I have an interest in Polish culture, in part because my maternal grandfather Johnny was born in Poland. This makes me roughly one quarter Polish, though the new fancy saliva tests could probably get me a more specific percentage. Johnny moved to the United States as a very young boy. Both of his parents died by the time he was nine, and he was raised in Rhode Island by his older sister Mary.
Johnny grew into a teenager and enlisted as a solider of the U.S. Army during World War II. He was sent to Tunisia to fight against Rommel’s German troops. I have his papers of Honorable Discharge in my nightstand drawer. Which is odd, because I never really knew that much about my Grandfather Johnny. I knew only that he was born in Poland, was very handsome and physically abused both his wife and children.
Maybe it was Post Traumatic Stress Disorder from his time at war. They called it “Battle Fatigue” back then. What had Johnny seen or done in Africa that none of us will ever know? And did that excuse the beatings he inflicted on his family? His Army papers rest next to me as I sleep peacefully through the night, though his wife and kids never knew that luxury with their own proximity to my Polish Grandfather.
I guess what it all comes down to is the following question: why are some people faced with terrible struggle and they rise from it? Babci had been in a German work camp as a teenager. Yet she had overcome it, she had made a master tapestry out of that particular kind of hard. My Grandfather Johnny had not. He had been fortunate enough to move to America before the war, or he may have shared in Babci’s fate in a work camp. He may have died fighting in the snow against the Germans, who would have believed he was just a stupid Polish farmer. Instead, he returned to America after the war and worked in factories, bought Cadillacs and sired children who feared his rage.
I plan on going to Poland in September. There are many questions that I have in my heart, though my Grandfather left no verifiable history for me to uncover. I am aware that I may have less Polish blood in me than what I had hoped. Somehow, though, this does not matter. What matters has been getting to know Babci. In watching how she has lived her life, I feel like her kin. What Babci has done is to embrace the idea that she is not one for easy. Easy things were never offered to Babci. Maybe she does not trust them; maybe she finds easy things to have no heft in the rocky landscape of her life.
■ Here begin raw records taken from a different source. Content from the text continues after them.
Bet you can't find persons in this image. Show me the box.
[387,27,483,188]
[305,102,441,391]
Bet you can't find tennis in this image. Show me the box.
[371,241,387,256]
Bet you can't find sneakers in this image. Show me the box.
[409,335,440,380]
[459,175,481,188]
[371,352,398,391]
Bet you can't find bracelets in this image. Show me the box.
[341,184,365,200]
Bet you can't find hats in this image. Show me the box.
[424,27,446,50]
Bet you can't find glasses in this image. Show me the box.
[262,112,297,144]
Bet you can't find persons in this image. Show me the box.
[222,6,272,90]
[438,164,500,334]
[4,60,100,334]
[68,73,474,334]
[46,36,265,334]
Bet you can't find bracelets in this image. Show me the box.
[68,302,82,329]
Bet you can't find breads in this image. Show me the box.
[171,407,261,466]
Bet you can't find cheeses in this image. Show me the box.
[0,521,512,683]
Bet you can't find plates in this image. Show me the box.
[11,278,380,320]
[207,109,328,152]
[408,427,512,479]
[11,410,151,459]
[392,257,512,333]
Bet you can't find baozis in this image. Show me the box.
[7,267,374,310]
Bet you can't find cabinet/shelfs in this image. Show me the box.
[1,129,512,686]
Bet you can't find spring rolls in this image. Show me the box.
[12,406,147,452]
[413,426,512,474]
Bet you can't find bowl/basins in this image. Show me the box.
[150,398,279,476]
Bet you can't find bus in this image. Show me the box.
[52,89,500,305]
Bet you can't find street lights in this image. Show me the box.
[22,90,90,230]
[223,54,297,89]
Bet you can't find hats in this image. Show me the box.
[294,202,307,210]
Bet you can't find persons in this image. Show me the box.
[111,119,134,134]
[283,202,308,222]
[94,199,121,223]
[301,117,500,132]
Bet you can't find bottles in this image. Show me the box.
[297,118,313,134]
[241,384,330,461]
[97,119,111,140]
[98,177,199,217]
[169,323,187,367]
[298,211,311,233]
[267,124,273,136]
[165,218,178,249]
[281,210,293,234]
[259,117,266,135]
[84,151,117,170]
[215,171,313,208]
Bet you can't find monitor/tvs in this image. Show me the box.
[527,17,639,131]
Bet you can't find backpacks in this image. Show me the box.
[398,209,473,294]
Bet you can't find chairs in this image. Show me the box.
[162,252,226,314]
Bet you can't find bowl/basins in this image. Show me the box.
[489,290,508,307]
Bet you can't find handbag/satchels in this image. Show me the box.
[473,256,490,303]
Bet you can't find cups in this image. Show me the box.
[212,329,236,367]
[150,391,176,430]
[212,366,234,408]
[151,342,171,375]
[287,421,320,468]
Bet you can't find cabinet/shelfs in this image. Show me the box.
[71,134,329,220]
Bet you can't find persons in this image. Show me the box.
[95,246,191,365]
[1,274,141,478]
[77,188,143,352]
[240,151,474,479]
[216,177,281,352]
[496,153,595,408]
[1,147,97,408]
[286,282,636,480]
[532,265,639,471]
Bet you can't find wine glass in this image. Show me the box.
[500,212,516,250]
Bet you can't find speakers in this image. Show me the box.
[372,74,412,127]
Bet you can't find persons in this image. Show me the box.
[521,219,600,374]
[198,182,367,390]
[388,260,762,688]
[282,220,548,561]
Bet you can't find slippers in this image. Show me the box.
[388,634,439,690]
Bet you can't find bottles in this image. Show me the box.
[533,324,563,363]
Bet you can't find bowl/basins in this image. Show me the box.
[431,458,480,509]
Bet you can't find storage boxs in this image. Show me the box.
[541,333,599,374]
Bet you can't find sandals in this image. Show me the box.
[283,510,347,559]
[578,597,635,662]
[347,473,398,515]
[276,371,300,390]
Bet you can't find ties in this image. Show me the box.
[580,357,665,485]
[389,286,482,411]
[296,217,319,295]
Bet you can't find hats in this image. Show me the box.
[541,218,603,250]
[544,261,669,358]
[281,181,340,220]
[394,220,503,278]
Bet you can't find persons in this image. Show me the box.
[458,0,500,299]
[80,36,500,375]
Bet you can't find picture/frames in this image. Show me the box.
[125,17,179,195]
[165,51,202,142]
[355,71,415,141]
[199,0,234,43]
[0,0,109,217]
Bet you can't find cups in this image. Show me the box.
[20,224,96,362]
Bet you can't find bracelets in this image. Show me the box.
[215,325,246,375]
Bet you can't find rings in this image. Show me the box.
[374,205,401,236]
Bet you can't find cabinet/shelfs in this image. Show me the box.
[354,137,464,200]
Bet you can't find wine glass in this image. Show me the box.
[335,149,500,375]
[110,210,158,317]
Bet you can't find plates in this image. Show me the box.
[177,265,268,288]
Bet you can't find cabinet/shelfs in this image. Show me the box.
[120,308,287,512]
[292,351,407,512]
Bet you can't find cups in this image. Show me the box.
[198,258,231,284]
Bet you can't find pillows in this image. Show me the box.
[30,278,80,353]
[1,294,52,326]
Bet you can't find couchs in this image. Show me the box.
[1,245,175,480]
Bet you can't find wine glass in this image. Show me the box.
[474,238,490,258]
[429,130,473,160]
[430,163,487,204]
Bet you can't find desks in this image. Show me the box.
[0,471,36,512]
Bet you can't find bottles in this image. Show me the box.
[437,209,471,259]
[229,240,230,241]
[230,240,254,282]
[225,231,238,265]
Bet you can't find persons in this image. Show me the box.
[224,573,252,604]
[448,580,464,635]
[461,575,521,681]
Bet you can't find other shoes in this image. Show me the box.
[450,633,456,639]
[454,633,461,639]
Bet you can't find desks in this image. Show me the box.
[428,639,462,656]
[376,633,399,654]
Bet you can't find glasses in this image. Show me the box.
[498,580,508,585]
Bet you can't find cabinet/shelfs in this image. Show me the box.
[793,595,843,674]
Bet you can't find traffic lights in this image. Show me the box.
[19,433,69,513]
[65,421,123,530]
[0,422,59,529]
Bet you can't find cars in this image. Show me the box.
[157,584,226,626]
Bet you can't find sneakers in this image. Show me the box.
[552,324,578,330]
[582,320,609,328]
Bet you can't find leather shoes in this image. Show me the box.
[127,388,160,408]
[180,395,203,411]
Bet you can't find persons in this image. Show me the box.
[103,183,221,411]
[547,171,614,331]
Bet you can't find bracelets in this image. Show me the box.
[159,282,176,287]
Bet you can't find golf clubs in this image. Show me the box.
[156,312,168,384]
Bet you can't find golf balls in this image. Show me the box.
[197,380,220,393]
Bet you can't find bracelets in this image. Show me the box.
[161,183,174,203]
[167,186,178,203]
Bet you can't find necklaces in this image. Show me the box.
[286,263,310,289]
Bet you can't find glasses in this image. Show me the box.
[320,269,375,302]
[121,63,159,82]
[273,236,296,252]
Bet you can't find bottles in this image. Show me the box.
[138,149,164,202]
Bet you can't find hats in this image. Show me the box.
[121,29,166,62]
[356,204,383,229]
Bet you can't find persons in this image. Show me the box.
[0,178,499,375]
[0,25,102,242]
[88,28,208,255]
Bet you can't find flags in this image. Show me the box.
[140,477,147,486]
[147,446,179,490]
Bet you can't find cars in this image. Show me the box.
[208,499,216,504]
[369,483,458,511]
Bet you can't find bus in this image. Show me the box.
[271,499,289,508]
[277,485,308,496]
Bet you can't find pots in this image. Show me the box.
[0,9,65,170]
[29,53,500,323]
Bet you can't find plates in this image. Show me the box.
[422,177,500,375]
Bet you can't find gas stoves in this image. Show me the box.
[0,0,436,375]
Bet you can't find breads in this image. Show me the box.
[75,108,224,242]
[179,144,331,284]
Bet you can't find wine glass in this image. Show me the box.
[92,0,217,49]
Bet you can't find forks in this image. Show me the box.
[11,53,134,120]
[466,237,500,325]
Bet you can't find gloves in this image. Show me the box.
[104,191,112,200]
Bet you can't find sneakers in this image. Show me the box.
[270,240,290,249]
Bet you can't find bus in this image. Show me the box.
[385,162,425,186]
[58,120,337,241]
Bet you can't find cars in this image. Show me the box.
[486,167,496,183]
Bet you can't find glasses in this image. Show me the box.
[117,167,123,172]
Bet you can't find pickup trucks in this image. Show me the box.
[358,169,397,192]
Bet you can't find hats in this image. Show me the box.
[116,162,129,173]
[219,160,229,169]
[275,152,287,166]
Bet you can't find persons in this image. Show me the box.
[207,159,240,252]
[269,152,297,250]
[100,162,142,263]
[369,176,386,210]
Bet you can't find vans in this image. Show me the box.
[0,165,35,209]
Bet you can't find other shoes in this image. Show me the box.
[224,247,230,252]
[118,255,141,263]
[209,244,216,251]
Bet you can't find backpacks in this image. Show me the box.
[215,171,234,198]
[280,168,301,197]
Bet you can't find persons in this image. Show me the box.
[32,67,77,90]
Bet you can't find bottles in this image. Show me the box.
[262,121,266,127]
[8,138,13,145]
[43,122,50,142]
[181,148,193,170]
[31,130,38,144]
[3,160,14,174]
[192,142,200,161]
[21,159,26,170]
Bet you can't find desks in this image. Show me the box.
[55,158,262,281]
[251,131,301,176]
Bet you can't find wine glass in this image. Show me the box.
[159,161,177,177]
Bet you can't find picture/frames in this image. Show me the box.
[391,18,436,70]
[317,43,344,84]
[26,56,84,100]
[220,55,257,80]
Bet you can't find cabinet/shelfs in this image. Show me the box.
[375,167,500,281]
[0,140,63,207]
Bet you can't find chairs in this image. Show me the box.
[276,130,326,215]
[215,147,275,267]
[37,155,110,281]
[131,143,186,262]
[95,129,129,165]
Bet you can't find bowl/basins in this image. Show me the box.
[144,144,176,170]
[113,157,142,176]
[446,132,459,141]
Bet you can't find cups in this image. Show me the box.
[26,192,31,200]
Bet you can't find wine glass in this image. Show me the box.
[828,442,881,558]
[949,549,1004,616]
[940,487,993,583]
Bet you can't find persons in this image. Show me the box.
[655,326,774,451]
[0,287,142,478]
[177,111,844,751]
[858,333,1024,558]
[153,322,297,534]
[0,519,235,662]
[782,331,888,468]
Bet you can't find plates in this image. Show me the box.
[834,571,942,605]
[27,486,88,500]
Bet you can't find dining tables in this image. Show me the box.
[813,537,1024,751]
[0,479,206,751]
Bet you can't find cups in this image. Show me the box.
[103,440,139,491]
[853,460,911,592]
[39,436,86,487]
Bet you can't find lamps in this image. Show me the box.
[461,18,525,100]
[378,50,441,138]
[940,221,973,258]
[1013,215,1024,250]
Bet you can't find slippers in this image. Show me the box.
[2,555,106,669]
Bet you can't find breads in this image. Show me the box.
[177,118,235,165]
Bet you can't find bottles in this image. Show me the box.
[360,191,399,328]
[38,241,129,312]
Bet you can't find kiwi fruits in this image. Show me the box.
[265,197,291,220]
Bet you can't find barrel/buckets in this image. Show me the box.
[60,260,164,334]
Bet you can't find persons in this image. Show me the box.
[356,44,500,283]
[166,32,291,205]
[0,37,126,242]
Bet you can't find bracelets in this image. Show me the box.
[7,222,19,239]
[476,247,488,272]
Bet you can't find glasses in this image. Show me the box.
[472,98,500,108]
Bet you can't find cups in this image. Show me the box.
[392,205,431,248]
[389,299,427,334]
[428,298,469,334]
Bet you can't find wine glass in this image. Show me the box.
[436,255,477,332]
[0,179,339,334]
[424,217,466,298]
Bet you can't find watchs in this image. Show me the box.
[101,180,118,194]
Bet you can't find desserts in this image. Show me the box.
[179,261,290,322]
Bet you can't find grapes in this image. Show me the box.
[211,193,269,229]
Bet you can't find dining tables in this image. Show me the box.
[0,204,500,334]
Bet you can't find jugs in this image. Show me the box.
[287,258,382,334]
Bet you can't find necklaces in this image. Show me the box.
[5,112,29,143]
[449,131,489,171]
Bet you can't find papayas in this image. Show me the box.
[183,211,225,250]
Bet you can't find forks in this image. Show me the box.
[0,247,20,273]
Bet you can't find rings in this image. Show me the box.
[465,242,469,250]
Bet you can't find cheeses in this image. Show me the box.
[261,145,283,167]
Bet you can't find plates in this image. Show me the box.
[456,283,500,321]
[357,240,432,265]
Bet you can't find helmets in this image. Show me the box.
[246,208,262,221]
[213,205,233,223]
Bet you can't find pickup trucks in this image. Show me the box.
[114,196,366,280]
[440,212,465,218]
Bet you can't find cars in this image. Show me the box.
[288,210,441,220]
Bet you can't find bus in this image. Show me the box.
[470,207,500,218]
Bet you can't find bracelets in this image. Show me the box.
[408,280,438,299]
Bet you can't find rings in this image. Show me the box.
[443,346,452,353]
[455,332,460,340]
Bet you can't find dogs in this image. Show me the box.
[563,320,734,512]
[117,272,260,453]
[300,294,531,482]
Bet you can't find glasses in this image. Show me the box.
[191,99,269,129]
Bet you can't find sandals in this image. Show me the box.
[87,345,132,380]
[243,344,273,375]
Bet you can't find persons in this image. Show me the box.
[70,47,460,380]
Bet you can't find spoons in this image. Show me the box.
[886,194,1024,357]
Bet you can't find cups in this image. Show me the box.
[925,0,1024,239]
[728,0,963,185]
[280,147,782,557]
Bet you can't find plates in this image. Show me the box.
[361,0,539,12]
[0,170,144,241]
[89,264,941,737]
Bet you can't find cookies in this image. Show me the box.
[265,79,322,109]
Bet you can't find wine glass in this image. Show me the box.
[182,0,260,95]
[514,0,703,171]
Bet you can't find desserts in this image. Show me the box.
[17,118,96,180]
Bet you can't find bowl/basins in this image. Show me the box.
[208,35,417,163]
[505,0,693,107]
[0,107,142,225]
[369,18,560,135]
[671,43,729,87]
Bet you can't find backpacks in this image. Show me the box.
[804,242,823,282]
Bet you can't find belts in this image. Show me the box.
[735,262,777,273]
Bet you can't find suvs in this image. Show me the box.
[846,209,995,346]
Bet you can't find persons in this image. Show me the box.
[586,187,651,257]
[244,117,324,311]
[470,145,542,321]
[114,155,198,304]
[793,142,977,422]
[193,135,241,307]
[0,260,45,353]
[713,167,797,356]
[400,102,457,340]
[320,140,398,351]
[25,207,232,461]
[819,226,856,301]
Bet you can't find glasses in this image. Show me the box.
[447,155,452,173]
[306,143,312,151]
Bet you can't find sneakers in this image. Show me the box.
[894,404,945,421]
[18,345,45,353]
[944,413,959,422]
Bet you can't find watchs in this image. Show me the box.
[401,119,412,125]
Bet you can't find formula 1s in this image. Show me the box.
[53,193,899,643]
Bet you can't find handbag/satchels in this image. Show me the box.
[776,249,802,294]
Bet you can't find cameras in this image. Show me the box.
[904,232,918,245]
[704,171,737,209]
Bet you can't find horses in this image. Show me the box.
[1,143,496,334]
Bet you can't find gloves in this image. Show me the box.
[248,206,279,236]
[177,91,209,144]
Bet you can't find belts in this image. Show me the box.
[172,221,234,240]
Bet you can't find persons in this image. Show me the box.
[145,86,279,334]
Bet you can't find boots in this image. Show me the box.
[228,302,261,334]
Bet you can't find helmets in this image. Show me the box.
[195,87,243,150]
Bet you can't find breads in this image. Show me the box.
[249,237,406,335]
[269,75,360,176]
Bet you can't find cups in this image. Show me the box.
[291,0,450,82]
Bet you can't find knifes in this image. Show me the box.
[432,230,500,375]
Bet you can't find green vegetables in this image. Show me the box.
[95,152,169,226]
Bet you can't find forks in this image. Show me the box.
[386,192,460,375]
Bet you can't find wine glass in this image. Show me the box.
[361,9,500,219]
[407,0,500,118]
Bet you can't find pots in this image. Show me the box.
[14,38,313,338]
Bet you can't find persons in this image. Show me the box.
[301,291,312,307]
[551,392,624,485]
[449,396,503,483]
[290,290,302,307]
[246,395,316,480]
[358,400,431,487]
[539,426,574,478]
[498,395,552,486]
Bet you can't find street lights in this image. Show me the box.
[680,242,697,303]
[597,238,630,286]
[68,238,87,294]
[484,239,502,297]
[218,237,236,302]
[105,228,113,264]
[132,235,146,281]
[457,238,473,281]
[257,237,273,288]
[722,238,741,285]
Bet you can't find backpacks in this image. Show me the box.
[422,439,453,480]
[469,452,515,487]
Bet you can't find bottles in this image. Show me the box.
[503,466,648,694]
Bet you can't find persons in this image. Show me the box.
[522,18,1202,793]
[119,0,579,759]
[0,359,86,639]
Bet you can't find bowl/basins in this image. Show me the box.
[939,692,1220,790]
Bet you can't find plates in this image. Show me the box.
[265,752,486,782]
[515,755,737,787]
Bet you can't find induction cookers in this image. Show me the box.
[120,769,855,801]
Is this a Polish philosophy? I have no idea. I will let you know when I go to Eastern Europe. I do not know if I will hear from my Grandfather Johnny. I wonder if perhaps he could not bear the kind of hardship that Polish people wear like armor. I weep as I wonder who he may have been, had violence and war not been steeped in his body. And then I smile as I remember what I share what Babci, my Polish Grandmother. We are not ones for easy. Maybe Johnny led me to this woman, as a form of regret. Babci tells me that she is saddened that I have no ties to a certain town in Poland, a place that I could go to hear my Grandfather and his people. My ancestral heritage remains silent in those Honorable Discharge Papers, dated in 1944 from the United States Army.
What is our heritage? Are we linked by blood to those with whom we share no similarities? Or, does the land of our forepeople hold some secret to uncovering who we are?
Either way, I have some solid footing on where I come from now. I come from a long line of Babcis. Women who are not ones for easy. I am a Polish woman after all.